The etcd peer round trip time is the metric that shows the latency of etcd to finish replicating a client request among all the etcd members. The OKD console provides dashboards to visualize the various etcd metrics. In the console, click Observe → Dashboards. From the dropdown list, select etcd.
A plot that summarizes the etcd peer round trip time is near the end of the etcd Dashboard page.
The etcd database size has a direct impact on the time to complete the etcd defragmentation process. OKD automatically runs the etcd defragmentation on one etcd member at a time when it detects at least 45% fragmentation. During the defragmentation process, the etcd member cannot process any requests. On small etcd databases, the defragmentation process happens in less than a second.
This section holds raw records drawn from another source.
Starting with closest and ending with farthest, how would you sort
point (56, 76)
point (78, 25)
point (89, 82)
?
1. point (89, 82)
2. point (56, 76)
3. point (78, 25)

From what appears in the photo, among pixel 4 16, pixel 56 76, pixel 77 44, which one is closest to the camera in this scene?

With larger etcd databases, the disk latency directly impacts the fragmentation time, causing additional latency, as operations are blocked while defragmentation happens.
The size of the etcd database is a factor to consider when network partitions isolate a control plane node for a period of time, and the control plane needs to sync after communication is re-established.
Minimal options exist for controlling the size of the etcd database, because it depends on the Operators and applications in the system. When you consider the latency range where the system operates, account for the effects of synchronization or defragmentation per size of the etcd database.
The magnitude of the effects is specific to the deployment. The time to complete a defragmentation will cause degradation in the transaction rate, as the etcd member cannot accept updates during the defragmentation process. Similarly, the time for the etcd re-synchronization for large databases with high change rate affects the transaction rate and transaction latency on the system. Consider the following two examples for the type of impacts to plan for.
The first example of the effect of etcd defragmentation based on database size is that writing an etcd database of 1 GB to a slow 7200 RPMs disk at 80 Mb per second takes about 1 minute and 40 seconds. In such a scenario, the defragmentation process takes at least this long, to complete the defragmentation.
The second example of the effect of database size on etcd synchronization is that if there is a change of 10% of the etcd database during disconnection of one of the control plane nodes, the sync needs to transfer at least 100 MB. Transferring 100 MB over a 1 Gbps link takes 800 ms. On clusters with regular transactions with the Kubernetes API, the larger the etcd database size, the more network instabilities will cause control plane instabilities.
In OKD, the etcd dashboard has a plot that reports the size of the etcd database. Alternatively, you can obtain the database size from the CLI by using the etcdctl
tool.
# oc get pods -n openshift-etcd -l app=etcd
NAME READY STATUS RESTARTS AGE
etcd-m0 4/4 Running 4 22h
etcd-m1 4/4 Running 4 22h
etcd-m2 4/4 Running 4 22h
# oc exec -t etcd-m0 -- etcdctl endpoint status -w simple | cut -d, -f 1,3,4
https://198.18.111.12:2379, 3.5.6, 1.1 GB
https://198.18.111.13:2379, 3.5.6, 1.1 GB
https://198.18.111.14:2379, 3.5.6, 1.1 GB
When you are using a stretched control plane, the Kebernetes API transaction rate depends on the characteristics of the particular deployment. It depends on the combination of the etcd disk latency, the etcd round trip time, and the size of objects that are written to the API. As a result, when you use stretched control planes, the cluster administrators need to test the environment to determine the sustained transaction rate that is possible for their environment. The kube-burner
tool can be used for this purpose.
You cannot determine the transaction rate of the Kubernetes API without measuring it. One of the tools that is used for load testing the control plane is kube-burner
. The binary provides a OKD wrapper for testing OKD clusters. It is used to test cluster or node density. For testing the control plane, kube-burner ocp
has three workload profiles: cluster-density
, cluster-density-v2
, and cluster-density-ms
. Each workload profile creates a series of resources designed to load the control.